Advantages of the NWLSS™ Urinary 8-OHDG ELISA:
- Utilizes the N45.1 clone for highest possible specificity for the oxidative DNA damage product 8-OHDG.
- Does not crossreact with products of RNA oxidation such as 8-hydroxy-guanine (8-OHGua) and 8-hydroxy-guanosine (8-OHG).
- Measures 8-OHDG in urine without the need for tedious, time-consuming extractions.
Oxidative stress is known to play an important role in the development of various diseases and aging process. Under conditions of oxidative stress, 8-hydroxy-2'-deoxyguanosine (8-OHdG) is formed when DNA is oxidatively damaged by reactive oxygen species (ROS). 8-OHdG is one of the most sensitive biomarkers for oxidative stress and can be detected in urine, plasma and/or DNA isolated from cells and tissues in humans and animals.

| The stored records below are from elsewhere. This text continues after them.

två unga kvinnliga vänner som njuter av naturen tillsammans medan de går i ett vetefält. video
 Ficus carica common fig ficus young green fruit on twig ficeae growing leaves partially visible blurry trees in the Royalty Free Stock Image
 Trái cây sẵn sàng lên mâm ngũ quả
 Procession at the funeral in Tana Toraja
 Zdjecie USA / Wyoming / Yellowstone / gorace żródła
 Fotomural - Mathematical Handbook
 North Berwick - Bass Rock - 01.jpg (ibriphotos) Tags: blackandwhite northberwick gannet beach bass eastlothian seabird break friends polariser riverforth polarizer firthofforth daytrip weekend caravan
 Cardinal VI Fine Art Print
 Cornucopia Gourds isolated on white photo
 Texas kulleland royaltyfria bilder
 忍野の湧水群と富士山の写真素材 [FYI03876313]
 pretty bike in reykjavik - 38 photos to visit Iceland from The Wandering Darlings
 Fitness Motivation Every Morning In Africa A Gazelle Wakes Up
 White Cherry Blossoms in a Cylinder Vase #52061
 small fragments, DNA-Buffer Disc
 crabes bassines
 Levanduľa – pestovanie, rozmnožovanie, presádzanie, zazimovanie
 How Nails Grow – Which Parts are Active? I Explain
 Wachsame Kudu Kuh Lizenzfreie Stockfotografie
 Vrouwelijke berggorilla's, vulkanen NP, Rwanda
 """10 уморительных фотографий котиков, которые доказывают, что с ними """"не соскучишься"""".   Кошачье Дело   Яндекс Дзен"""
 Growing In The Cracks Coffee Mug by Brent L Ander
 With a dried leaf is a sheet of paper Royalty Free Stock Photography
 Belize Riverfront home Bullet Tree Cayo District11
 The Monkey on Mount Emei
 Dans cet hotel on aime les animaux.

The NWLSS™ 8-OHdG ELISA assay uses a competitive format wherein a murine monoclonal antibody to 8-OHdG (Primary Antibody) and sample or standard are added to a microtiter plate which has been precoated with 8-OHdG. Sample or calibrator 8-OHdG competes with plate-bound 8-OHdG for binding with the antibody. Accordingly, higher concentrations of sample or calibrator lead to reduced binding of the antibody to the 8OHdG coated on the plate. A subsequent wash step removes any free 8-OHdG/antibody adduct leaving stationary plate bound 8-OHdG complexed to antibody for later detection. Anti-murine antibody conjugated to horse radish peroxidase (HRP-Conjugate) is then added to the plate. HRP-conjugate binds to remaining murine anti-8-OHdG and unbound HRP-conjugate is removed in another wash step. Addition of 3,3',5,5'tetramethylbenzidine (TMB Substrate) results in blue color development proportional to the amount of anti 8-OHdG antibody bound to the plate and inversely proportional to theconcentration 8-OHdG in original samples or calibrators applied to the plate. The reaction is terminated by addition of phosphoric acid (Stop Solution) producing yellow color with measurable absorbance at 450 nm.